Saved entries:
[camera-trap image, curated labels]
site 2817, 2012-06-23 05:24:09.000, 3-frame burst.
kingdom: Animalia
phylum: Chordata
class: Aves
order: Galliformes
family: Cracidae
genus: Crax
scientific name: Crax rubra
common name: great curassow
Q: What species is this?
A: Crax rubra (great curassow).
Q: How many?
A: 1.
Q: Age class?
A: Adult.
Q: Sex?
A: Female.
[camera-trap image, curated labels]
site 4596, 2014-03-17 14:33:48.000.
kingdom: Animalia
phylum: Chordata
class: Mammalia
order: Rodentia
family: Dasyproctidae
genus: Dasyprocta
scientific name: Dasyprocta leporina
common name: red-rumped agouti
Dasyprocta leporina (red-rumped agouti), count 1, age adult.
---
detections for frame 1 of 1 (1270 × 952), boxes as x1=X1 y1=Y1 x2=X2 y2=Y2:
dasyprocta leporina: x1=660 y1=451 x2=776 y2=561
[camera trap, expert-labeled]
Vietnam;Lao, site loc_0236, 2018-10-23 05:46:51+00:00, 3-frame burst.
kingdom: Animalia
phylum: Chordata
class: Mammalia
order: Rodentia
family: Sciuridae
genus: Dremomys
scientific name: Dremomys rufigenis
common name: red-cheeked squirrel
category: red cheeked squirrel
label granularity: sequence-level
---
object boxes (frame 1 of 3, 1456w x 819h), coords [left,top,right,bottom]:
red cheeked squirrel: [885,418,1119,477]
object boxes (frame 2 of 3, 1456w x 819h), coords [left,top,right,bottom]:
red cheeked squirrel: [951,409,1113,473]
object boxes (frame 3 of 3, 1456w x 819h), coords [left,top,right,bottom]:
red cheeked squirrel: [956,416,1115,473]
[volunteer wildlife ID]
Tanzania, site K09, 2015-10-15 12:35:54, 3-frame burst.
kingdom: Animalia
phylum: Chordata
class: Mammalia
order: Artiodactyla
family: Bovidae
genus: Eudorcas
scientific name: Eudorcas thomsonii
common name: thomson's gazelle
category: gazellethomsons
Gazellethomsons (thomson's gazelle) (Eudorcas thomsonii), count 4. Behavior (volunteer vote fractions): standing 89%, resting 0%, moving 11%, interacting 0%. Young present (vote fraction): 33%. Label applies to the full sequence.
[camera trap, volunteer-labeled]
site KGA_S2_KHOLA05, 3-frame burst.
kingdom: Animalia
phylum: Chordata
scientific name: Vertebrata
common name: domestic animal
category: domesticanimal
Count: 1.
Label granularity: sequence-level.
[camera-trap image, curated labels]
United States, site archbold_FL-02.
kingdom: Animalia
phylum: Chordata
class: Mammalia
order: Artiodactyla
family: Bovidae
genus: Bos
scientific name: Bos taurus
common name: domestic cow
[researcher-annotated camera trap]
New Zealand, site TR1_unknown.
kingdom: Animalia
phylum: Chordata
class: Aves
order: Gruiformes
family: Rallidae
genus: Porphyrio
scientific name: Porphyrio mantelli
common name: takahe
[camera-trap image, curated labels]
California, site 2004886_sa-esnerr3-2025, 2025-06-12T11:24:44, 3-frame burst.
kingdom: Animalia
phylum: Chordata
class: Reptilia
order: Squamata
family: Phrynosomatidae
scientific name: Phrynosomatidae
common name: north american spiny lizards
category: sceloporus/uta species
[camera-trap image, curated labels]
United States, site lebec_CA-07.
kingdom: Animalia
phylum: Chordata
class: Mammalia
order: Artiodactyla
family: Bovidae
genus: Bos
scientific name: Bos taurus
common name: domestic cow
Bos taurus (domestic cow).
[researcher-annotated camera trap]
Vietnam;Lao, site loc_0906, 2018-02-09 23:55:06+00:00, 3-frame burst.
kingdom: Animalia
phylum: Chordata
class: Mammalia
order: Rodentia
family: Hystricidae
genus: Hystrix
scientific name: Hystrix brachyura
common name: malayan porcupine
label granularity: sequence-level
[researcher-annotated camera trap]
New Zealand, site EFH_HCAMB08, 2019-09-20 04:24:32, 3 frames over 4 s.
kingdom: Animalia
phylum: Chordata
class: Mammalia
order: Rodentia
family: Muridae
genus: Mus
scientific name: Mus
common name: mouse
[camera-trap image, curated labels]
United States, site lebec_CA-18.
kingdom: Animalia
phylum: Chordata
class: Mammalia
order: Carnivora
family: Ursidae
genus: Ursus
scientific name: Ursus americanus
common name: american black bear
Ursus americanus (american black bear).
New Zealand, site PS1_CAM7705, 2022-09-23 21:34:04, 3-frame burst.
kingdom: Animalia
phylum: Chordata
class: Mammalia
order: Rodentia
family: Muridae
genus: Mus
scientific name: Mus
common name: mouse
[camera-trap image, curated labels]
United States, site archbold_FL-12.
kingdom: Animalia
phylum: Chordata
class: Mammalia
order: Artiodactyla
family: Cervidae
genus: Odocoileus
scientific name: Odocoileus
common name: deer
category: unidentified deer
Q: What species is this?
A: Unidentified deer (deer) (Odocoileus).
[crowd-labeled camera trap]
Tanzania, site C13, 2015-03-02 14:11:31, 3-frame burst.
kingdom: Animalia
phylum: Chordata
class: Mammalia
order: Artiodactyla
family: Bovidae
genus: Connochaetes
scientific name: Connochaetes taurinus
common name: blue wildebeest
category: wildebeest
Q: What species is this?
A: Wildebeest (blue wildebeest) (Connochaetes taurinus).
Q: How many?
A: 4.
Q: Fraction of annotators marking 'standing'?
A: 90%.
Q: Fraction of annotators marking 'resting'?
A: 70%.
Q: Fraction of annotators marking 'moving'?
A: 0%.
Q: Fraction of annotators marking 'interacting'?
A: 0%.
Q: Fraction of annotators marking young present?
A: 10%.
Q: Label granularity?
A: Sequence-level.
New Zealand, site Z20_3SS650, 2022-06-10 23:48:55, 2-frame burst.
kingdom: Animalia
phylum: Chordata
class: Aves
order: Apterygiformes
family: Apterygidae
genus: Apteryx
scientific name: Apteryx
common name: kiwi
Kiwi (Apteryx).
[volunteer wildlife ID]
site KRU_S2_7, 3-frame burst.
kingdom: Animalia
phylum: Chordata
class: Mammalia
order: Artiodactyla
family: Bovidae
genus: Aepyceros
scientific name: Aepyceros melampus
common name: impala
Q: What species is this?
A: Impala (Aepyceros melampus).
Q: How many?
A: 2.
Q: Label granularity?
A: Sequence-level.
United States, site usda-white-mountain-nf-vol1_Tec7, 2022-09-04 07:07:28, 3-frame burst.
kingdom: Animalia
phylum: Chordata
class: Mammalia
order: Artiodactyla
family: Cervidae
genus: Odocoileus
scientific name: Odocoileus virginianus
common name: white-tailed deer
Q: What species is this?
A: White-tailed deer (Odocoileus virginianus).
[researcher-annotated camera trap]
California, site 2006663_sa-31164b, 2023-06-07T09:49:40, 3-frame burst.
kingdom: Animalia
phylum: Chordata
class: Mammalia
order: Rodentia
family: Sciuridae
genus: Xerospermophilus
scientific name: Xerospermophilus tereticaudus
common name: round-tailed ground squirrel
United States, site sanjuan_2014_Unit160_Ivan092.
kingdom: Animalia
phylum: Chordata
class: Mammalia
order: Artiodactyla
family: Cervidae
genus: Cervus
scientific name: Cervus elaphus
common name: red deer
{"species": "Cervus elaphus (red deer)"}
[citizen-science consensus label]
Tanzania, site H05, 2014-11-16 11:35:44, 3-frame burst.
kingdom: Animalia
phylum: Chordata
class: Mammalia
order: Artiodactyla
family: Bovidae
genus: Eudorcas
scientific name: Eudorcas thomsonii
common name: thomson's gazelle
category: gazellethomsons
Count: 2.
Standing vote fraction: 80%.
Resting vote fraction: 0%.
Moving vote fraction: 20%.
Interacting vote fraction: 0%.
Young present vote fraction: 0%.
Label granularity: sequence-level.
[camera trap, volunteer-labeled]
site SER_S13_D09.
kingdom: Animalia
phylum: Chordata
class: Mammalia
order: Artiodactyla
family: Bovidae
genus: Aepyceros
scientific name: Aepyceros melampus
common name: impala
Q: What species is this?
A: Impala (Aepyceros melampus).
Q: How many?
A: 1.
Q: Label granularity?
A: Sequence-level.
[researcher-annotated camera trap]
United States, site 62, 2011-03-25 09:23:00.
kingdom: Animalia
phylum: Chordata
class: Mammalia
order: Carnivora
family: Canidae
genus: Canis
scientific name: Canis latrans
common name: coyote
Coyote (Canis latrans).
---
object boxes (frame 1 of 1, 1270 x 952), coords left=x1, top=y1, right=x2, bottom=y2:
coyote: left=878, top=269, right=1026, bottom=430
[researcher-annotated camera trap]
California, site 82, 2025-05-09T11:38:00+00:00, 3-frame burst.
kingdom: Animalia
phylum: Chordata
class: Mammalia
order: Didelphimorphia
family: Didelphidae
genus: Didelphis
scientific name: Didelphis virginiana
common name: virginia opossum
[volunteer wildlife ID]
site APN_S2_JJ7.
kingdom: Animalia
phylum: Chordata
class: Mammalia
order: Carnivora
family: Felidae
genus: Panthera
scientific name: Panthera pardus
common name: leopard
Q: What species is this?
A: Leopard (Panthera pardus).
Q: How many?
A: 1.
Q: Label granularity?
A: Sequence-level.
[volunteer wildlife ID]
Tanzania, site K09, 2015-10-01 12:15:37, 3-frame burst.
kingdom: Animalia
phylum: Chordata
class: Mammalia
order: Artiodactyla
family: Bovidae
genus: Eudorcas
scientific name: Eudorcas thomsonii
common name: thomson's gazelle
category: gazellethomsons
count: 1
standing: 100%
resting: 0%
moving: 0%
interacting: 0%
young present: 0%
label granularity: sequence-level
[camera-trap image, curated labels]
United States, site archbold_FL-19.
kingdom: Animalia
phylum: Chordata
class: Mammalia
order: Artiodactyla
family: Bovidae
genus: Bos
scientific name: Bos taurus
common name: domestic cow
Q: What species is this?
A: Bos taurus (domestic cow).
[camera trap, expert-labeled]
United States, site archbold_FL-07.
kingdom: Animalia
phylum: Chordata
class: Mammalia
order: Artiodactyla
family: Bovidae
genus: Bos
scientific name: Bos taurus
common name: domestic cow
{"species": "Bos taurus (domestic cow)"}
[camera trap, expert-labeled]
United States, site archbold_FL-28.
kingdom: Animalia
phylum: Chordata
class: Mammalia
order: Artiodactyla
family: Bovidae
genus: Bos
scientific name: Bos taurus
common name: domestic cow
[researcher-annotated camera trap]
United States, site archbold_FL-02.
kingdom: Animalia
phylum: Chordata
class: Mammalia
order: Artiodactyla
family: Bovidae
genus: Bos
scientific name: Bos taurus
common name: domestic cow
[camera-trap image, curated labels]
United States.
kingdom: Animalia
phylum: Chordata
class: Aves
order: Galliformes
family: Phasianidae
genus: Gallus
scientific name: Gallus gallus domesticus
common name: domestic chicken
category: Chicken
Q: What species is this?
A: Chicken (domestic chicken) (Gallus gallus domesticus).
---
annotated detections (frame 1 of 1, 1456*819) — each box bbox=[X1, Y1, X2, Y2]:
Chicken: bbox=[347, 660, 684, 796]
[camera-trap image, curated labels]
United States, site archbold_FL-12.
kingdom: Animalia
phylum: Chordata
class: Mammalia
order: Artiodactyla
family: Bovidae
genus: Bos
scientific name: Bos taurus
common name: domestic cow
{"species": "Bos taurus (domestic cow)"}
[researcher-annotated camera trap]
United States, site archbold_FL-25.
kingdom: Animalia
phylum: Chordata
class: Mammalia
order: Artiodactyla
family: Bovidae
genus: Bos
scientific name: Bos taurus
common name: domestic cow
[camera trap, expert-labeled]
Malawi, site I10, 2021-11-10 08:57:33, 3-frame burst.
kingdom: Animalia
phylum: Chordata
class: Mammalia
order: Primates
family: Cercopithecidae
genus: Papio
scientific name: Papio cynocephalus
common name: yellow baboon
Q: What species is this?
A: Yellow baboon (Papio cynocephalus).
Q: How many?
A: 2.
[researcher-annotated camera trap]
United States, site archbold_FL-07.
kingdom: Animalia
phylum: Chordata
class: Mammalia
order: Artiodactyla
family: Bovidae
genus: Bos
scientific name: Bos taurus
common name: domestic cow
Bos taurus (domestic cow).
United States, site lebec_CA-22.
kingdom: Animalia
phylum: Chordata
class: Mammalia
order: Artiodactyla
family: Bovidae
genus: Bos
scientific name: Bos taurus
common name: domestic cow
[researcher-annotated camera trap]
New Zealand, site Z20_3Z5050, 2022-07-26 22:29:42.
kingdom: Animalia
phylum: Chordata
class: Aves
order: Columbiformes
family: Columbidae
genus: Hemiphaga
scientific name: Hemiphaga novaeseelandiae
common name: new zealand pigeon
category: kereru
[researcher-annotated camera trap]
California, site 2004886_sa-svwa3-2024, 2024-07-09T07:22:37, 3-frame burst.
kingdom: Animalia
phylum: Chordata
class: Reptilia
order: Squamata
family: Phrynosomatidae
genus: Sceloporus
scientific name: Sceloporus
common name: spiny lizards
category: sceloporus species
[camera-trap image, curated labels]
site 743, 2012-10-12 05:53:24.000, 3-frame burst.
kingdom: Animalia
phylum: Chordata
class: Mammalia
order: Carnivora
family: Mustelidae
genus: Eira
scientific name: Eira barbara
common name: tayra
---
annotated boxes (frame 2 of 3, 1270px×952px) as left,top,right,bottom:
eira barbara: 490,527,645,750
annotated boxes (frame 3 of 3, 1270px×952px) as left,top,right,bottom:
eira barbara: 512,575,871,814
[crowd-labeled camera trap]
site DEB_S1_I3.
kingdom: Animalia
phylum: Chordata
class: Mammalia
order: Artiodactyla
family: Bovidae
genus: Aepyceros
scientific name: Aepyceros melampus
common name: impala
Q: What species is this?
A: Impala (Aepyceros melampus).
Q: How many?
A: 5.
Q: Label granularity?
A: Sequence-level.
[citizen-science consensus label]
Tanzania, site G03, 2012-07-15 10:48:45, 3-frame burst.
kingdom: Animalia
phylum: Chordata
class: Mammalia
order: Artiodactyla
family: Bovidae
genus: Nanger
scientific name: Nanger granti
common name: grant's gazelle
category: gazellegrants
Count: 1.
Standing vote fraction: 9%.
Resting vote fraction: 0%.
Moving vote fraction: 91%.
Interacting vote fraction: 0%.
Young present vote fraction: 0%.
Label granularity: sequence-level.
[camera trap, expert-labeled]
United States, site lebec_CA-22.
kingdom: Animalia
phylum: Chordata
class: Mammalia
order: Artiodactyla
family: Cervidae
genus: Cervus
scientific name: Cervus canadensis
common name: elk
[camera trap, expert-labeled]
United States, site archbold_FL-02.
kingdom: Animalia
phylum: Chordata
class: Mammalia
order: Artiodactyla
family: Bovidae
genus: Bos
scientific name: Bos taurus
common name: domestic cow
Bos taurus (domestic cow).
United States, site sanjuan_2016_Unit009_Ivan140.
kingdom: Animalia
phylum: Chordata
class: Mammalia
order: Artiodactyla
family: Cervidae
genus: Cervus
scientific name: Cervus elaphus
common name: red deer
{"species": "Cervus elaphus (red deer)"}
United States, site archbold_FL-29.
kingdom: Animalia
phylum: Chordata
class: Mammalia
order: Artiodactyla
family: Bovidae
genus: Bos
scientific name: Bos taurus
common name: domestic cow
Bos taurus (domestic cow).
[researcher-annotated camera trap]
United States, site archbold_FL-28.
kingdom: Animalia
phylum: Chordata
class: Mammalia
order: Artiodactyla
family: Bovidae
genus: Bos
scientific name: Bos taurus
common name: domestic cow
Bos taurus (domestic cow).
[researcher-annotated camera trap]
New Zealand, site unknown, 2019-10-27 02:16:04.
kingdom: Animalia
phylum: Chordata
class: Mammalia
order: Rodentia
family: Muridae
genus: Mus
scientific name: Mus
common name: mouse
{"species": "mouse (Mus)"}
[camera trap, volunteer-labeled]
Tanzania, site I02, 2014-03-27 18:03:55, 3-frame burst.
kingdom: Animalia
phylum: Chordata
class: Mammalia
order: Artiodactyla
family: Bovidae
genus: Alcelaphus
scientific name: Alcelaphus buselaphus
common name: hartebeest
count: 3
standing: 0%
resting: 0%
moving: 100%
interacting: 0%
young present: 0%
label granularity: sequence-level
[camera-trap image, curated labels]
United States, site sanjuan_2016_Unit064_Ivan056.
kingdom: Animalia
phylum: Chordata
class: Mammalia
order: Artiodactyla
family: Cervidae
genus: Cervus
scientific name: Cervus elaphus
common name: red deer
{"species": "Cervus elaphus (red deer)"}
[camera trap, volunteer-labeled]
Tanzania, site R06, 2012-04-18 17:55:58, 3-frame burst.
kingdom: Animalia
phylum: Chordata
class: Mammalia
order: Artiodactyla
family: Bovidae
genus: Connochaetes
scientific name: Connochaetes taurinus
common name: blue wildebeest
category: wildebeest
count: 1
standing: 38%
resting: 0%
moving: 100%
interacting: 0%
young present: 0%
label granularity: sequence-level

REQUIRED ACTION:
Copy the lines of the data above exactly as written, beginning with the line containing "United States, site lebec_CA-18." and ending with the line containing "genus: Apteryx", and leave out all other lines.

YOUR SOLUTION:
United States, site lebec_CA-18.
kingdom: Animalia
phylum: Chordata
class: Mammalia
order: Carnivora
family: Ursidae
genus: Ursus
scientific name: Ursus americanus
common name: american black bear
Ursus americanus (american black bear).
New Zealand, site PS1_CAM7705, 2022-09-23 21:34:04, 3-frame burst.
kingdom: Animalia
phylum: Chordata
class: Mammalia
order: Rodentia
family: Muridae
genus: Mus
scientific name: Mus
common name: mouse
[camera-trap image, curated labels]
United States, site archbold_FL-12.
kingdom: Animalia
phylum: Chordata
class: Mammalia
order: Artiodactyla
family: Cervidae
genus: Odocoileus
scientific name: Odocoileus
common name: deer
category: unidentified deer
Q: What species is this?
A: Unidentified deer (deer) (Odocoileus).
[crowd-labeled camera trap]
Tanzania, site C13, 2015-03-02 14:11:31, 3-frame burst.
kingdom: Animalia
phylum: Chordata
class: Mammalia
order: Artiodactyla
family: Bovidae
genus: Connochaetes
scientific name: Connochaetes taurinus
common name: blue wildebeest
category: wildebeest
Q: What species is this?
A: Wildebeest (blue wildebeest) (Connochaetes taurinus).
Q: How many?
A: 4.
Q: Fraction of annotators marking 'standing'?
A: 90%.
Q: Fraction of annotators marking 'resting'?
A: 70%.
Q: Fraction of annotators marking 'moving'?
A: 0%.
Q: Fraction of annotators marking 'interacting'?
A: 0%.
Q: Fraction of annotators marking young present?
A: 10%.
Q: Label granularity?
A: Sequence-level.
New Zealand, site Z20_3SS650, 2022-06-10 23:48:55, 2-frame burst.
kingdom: Animalia
phylum: Chordata
class: Aves
order: Apterygiformes
family: Apterygidae
genus: Apteryx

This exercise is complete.